• _Oefentekst_:

------------------------------------------------------------

De regeringsperiode van Filips de Goede (reg. 1419-1467) wordt geïllustreerd met wandkleden, schilderijen en objecten, die een indruk geven van zijn vrijetijdsbesteding: de valkenjacht en toernooien. Impressies van feestelijke maaltijden weerspiegelen letterlijk en figuurlijk het goede leven tijdens het zijn bewind. Om de Bourgondische sfeer ten volle te proeven zijn op de wanden uitvergrote miniaturen uit de Très Riches Heures du Duc de Berry aangebracht. Ze werden tussen 1411-1415 geschilderd door de gebroeders Limbourg. Het originele manuscript uit de Bibliothèque National de Paris ontbreekt, maar je ziet wel een facsimile. De bezoeker kan zelfs aanschuiven bij het extravagante Banket van de Fazant. Wanneer de Turken in 1453 Constantinopel veroveren vat Filips de Goede als beschermer van het ware geloof, het plan op voor een kruistocht. Tegenwoordig maak je grote plannen wereldkundig via social-media en je zet een crowd-funding op. Om medestanders voor zijn onderneming te enthousiasmeren organiseerde Filips in 1454 een gigantisch banket. De aanwezigen kregen niet alleen een menu van tien gangen voorgeschoteld, maar zij werden ook op allerlei spectaculaire feestelijke ‘tussengerechten’, intermezzi, vergast. Het ene hoogtepunt volgde op het andere. Een kleurrijk ooggetuigenverslag maakt melding van een groep muzikanten die tijdens het diner tevoorschijn kwam uit een reuzenpastei en er werd zelfs een leeuw ten tonele gevoerd. De absolute climax vormde de personificatie van de bedreigde stad: zittend op een olifant betrad Vrouwe Constantinopel de feestzaal.

------------------------------------------------------------

• _Gegevensuittreksel_:
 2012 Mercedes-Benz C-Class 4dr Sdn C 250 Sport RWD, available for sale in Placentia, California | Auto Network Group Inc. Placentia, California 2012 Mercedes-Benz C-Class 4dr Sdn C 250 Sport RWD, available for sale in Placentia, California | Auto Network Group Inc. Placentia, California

------------------------------------------------------------

Op welk dier zat Vrouwe Constantinopel volgens de oefentekst toen ze de feestzaal betrad? De gegevens staan los van de oefentekst.

• _Antwoord_:
Op een olifant.